A bolsa brasileira tem sido veículo bom apenas para especuladores ágeis ou aqueles que sabem garimpar muito bem os ativos. Para o típico investidor médio, que compra as blue chips e “casa” com elas, tem sido puro sofrimento. O CDI tem dado um banho no Ibovespa, graças basicamente ao governo.

Ibovespa, hoje perto dos 50 mil pontos Ibovespa, hoje perto dos 50 mil pontos

Se a coisa estava feia já em 2011 para o investidor de ações, o que dizer hoje? O Ibovespa está perto dos 50 mil pontos, nominais! Ou seja, se descontarmos a inflação elevada no período (a acumulada nos últimos 12 meses está em 9,25%, a maior desde 2003), a perda é enorme. Se compararmos com o ganho na renda fixa, então, é caso de desespero para quem sentou em cima do índice de ações nesse período.

De fato, já tinha escrito outro texto com estudos comprovando a afirmação de que, em janelas longas, o CDI sempre vencia do Ibovespa. Samy Dana, em sua coluna Caro Dinheiro na Folha, mostrou a mesma coisa essa semana. Isso ocorre porque o ambiente de negócios no Brasil é muito hostil, enquanto o governo, perdulário demais, precisa sempre pagar juros altos para se financiar. Ou seja, emprestar para o governo e ir para a praia pode ser mais rentável do que tentar empreender e competir no mercado. É uma das enormes distorções geradas pelo excesso de governo em nossa economia.
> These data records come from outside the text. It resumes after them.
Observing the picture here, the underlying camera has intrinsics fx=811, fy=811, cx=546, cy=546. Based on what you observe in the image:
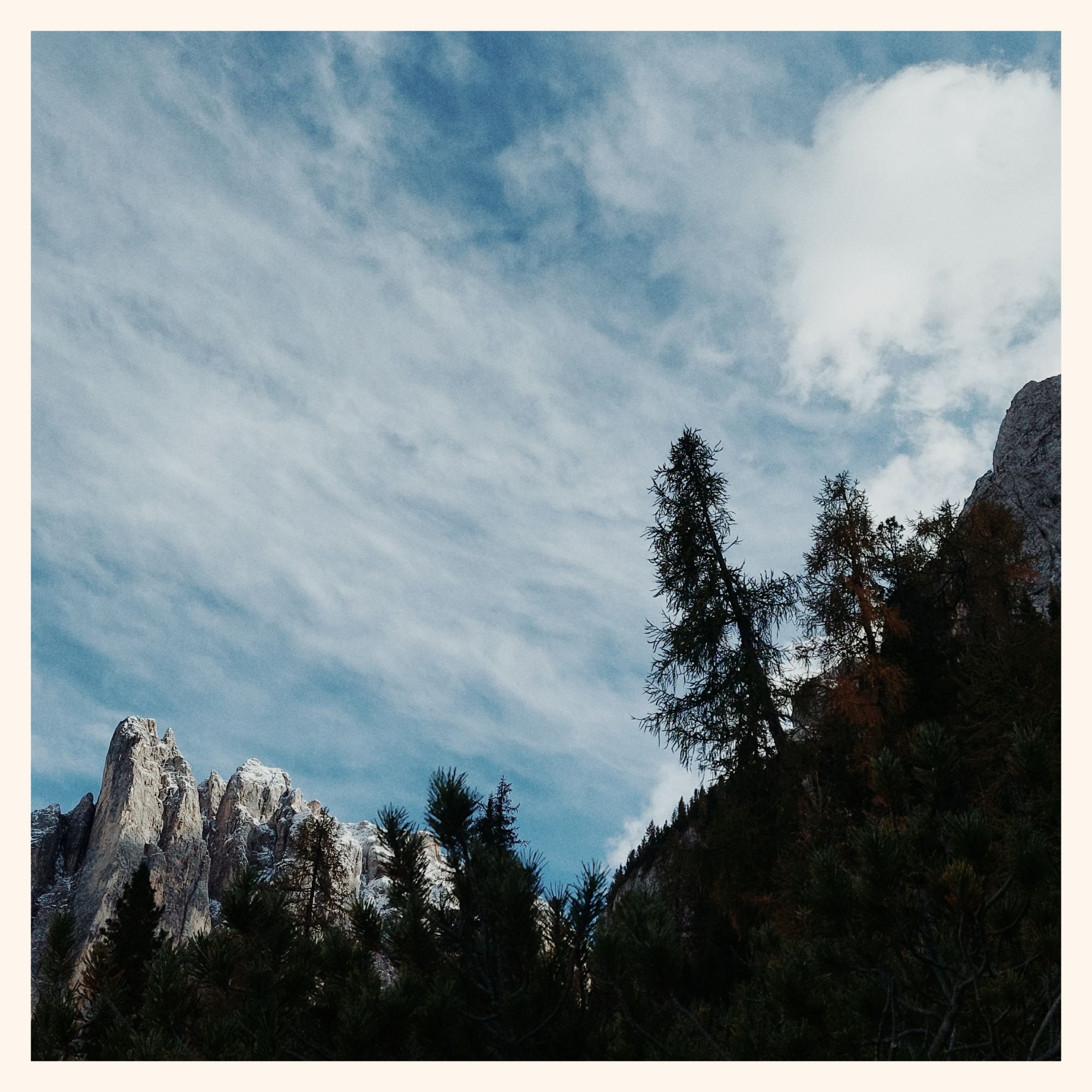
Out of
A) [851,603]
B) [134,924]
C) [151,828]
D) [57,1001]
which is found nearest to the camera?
[57,1001]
Um país como o Brasil ter apenas umas 300 empresas de capital aberto é uma vergonha, algo ridículo! Mas é o resultado desse modelo perverso, que praticamente fecha aquele que é, em países desenvolvidos, o principal instrumento e fonte de financiamento para empreendedores. Também falta transparência, governança, proteção aos acionistas minoritários, etc. É a análise feita pelo presidente da Amec, Mauro Cunha, em entrevista recente:

httpv://youtu.be/TUTP1Q15fIc

Sem um mercado de capitais desenvolvido, o Brasil nunca será um país desenvolvido. E com um governo inchado, perdulário e intervencionista, o Brasil nunca terá um mercado de capitais desenvolvido. Enquanto esse for o caso, investir em ações será uma atividade bastante arriscada, mais do que já é em situações normais. E será muito difícil o Ibovespa vencer da renda fixa em janelas longas, pois as empresas são muito maltratadas em nosso país, enquanto o governo acaba sempre tendo que subir juros para fechar suas contas no vermelho.